Reproduce all of the data below verbatim, line for line.

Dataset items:
————
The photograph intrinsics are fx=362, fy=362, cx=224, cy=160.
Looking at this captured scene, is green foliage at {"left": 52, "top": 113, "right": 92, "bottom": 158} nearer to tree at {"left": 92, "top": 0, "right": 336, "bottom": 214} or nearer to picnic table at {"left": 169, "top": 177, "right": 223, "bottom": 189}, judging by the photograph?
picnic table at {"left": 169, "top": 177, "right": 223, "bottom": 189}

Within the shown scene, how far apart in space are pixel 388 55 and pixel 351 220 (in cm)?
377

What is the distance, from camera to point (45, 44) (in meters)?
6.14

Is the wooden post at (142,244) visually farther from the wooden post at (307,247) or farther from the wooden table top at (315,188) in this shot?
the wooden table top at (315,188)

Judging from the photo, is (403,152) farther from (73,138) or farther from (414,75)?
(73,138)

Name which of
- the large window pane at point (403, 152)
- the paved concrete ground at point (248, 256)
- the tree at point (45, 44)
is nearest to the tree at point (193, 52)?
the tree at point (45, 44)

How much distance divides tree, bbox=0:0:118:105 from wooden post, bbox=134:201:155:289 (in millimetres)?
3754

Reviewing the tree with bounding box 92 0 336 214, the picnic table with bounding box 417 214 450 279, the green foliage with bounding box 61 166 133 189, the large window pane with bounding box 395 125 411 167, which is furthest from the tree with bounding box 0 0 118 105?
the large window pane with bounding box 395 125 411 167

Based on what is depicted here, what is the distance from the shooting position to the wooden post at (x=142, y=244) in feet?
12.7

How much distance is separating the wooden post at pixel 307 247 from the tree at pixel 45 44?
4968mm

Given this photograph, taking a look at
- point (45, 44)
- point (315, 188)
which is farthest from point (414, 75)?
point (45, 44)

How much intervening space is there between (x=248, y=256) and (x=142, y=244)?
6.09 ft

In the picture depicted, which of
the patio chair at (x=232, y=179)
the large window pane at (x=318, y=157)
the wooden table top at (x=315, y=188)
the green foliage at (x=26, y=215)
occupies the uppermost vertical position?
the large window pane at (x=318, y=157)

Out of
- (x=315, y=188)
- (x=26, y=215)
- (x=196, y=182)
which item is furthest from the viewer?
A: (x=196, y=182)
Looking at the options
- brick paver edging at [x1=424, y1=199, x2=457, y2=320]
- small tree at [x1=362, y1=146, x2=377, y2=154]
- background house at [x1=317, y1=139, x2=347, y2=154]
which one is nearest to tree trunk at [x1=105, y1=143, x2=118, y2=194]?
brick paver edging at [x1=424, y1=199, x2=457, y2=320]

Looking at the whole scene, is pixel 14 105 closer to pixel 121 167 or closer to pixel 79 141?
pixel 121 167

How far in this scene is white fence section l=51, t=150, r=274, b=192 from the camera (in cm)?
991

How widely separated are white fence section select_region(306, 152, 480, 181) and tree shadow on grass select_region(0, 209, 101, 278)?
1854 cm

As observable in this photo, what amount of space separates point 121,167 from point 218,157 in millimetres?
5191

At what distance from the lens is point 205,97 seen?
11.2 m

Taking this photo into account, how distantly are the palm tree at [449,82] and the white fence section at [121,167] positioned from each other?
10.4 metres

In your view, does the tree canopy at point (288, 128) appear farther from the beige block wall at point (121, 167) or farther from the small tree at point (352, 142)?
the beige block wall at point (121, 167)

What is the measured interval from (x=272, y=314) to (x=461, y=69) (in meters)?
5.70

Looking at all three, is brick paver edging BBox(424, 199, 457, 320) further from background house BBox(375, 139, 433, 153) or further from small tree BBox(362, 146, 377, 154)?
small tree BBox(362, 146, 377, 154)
————
▶ EXERCISE OUTPUT
The photograph intrinsics are fx=362, fy=362, cx=224, cy=160.
Looking at this captured scene, is green foliage at {"left": 52, "top": 113, "right": 92, "bottom": 158} nearer to tree at {"left": 92, "top": 0, "right": 336, "bottom": 214} or nearer to picnic table at {"left": 169, "top": 177, "right": 223, "bottom": 189}, judging by the photograph?
picnic table at {"left": 169, "top": 177, "right": 223, "bottom": 189}

Within the shown scene, how far apart in space are pixel 388 55 and pixel 351 220 (in cm)?
377

What is the distance, from camera to point (45, 44) (in meters)?
6.14

Is the wooden post at (142,244) visually farther from the wooden post at (307,247) or farther from the wooden table top at (315,188) in this shot?
the wooden table top at (315,188)

Judging from the photo, is (403,152) farther from (73,138) or farther from (414,75)?
(73,138)

Name which of
- the large window pane at point (403, 152)
- the paved concrete ground at point (248, 256)
- the tree at point (45, 44)
is nearest to the tree at point (193, 52)?
the tree at point (45, 44)

How much distance divides tree, bbox=0:0:118:105 from wooden post, bbox=134:201:155:289 (in millimetres)?
3754

Reviewing the tree with bounding box 92 0 336 214, the picnic table with bounding box 417 214 450 279, the green foliage with bounding box 61 166 133 189, the large window pane with bounding box 395 125 411 167, which is furthest from the tree with bounding box 0 0 118 105?
the large window pane with bounding box 395 125 411 167

Based on what is depicted here, what is the distance from the shooting position to the wooden post at (x=142, y=244) in feet?
12.7

How much distance is separating the wooden post at pixel 307 247 from the tree at pixel 45 44?
4968mm

Given this photograph, taking a look at
- point (45, 44)
- point (315, 188)
which is farthest from point (414, 75)?
point (45, 44)

How much intervening space is there between (x=248, y=256) and (x=142, y=244)?
6.09 ft

In the picture depicted, which of
the patio chair at (x=232, y=179)
the large window pane at (x=318, y=157)
the wooden table top at (x=315, y=188)
the green foliage at (x=26, y=215)
occupies the uppermost vertical position?
the large window pane at (x=318, y=157)

Out of
- (x=315, y=188)
- (x=26, y=215)
- (x=196, y=182)
which item is furthest from the viewer?
A: (x=196, y=182)
Looking at the options
- brick paver edging at [x1=424, y1=199, x2=457, y2=320]
- small tree at [x1=362, y1=146, x2=377, y2=154]
- background house at [x1=317, y1=139, x2=347, y2=154]
which one is nearest to tree trunk at [x1=105, y1=143, x2=118, y2=194]?
brick paver edging at [x1=424, y1=199, x2=457, y2=320]

Looking at the whole scene, is pixel 14 105 closer to pixel 121 167 or closer to pixel 79 141?
pixel 121 167

How far in this scene is white fence section l=51, t=150, r=274, b=192 from the camera (in cm)?
991

How widely separated are white fence section select_region(306, 152, 480, 181) and tree shadow on grass select_region(0, 209, 101, 278)?
1854 cm

As observable in this photo, what amount of space separates point 121,167 from point 218,157 in millimetres?
5191

At what distance from the lens is point 205,97 seen?
11.2 m

Taking this photo into account, how distantly are the palm tree at [449,82] and the white fence section at [121,167] positioned from each other?
10.4 metres

In your view, does the tree canopy at point (288, 128) appear farther from the beige block wall at point (121, 167) or farther from the small tree at point (352, 142)?
the beige block wall at point (121, 167)

What is the measured interval from (x=272, y=314) to (x=461, y=69) (in meters)?
5.70

Looking at all three, is brick paver edging BBox(424, 199, 457, 320) further from background house BBox(375, 139, 433, 153) or further from small tree BBox(362, 146, 377, 154)?
small tree BBox(362, 146, 377, 154)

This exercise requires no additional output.